II. Isu-isu strategis kontemporer;
PNS dihadapkan pada pengaruh yang datang dari eksternal juga internal yang kian lama kian menggerus kehidupan berbangsa dan bernegara (pancasila, UUD 1945, NKRI dan Bhinneka Tunggal Ika) sebagai konsensus dasar berbangsa dan bernegara. Fenomena- fenomena tersebut menjadikan pentingnya setiap PNS mengenal dan memahami secara kritis terkait dengan isu-isu kritikal yang terjadi saat ini atau bahkan berpotensi terjadi, isu- isu tersebut diantaranya; bahaya paham radikalisme/ terorisme, bahaya narkoba, cyber crime, money laundry, korupsi, proxy war.
III. Teknis analisis isu-isu dengan menggunakan kemampuan berpikir kritis.
Dalam menghadapi perubahan lingkungan strategis diperlukan modal insani yang merupakan suatu bentuk modal yang tercermin dalam bentuk pengetahuan, gagasan (ide), kreativitas, keterampilan, dan produktivitas kerja. Ada 6 modal insani, yaitu intelektual, emosional, sosial, ketabahan (adversity), etika/moral, dan kesehatan (kekuatan) fisik/jasmani.

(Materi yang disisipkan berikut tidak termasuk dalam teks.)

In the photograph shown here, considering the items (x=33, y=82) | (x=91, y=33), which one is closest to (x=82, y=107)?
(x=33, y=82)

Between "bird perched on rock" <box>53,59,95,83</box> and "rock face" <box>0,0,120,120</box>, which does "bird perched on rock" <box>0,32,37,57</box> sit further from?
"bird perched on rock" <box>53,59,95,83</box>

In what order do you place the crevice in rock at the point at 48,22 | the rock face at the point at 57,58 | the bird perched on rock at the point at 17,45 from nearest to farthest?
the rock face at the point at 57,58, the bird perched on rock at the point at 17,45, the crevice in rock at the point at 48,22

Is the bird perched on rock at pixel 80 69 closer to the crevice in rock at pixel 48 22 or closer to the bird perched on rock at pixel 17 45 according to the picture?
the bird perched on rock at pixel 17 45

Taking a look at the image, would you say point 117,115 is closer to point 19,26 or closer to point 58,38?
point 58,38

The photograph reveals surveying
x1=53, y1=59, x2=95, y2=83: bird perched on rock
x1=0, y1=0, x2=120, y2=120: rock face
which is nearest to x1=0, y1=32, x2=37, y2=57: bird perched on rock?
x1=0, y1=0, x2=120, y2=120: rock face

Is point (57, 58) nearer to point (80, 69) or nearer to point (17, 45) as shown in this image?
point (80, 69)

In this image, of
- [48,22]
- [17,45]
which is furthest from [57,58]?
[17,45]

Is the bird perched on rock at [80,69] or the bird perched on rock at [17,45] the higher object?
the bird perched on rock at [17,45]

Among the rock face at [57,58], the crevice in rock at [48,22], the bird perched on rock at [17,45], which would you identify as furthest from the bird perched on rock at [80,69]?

C. Kesiapsiagaan Bela Negara
I. Kerangka Kesiapsiagaan Bela Negara a. Konsep Kesiapsiagaan Bela Negara
Kesiapsiagaan Bela Negara adalah suatu keadaan siap siaga yang dimiliki oleh seseorang baik secara fisik, mental, maupun sosial dalam menghadapi situasi kerja yang beragam yang dilakukan berdasarkan kebulatan sikap dan tekad secara Ikhlas dan sadar
disertai kerelaan berkorban sepenuh jiwa raga yang dilandasi oleh kecintaan terhadap Negara Kesatuan Republik Indonesia (NKRI) berdasarkan Pancasila dan UUD Tahun 1945 untuk menjaga, merawat, dan menjamin kelangsungan hidup berbangsa dan bernegara”.

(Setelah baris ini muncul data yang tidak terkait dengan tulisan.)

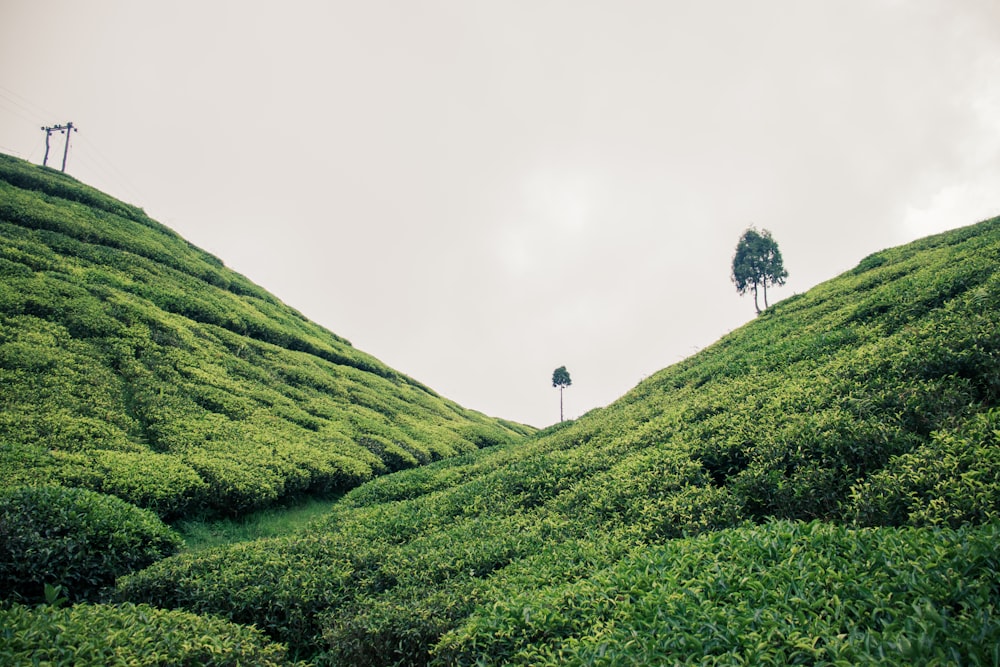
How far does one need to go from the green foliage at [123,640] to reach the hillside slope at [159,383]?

b. Kesiapsiagaan Bela Negara Dalam Latsar CPNS
Bentuk kesiapsiagaan dimaksud adalah kemampuan setiap CPNS untuk memahami dan melaksanakan kegiatan olah rasa, olah pikir, dan olah tindak dalam pelaksanaan kegiatan keprotokolan yang di dalamya meliputi pengaturan tata tempat, tata upacara (termasuk kemampuan baris berbaris dalam pelaksaan tata upacara sipil dan kegiatan apel), tata tempat, dan tata penghormatan yang berlaku di Indonesia sesuai peraturan perundangan-undangan yang berlaku.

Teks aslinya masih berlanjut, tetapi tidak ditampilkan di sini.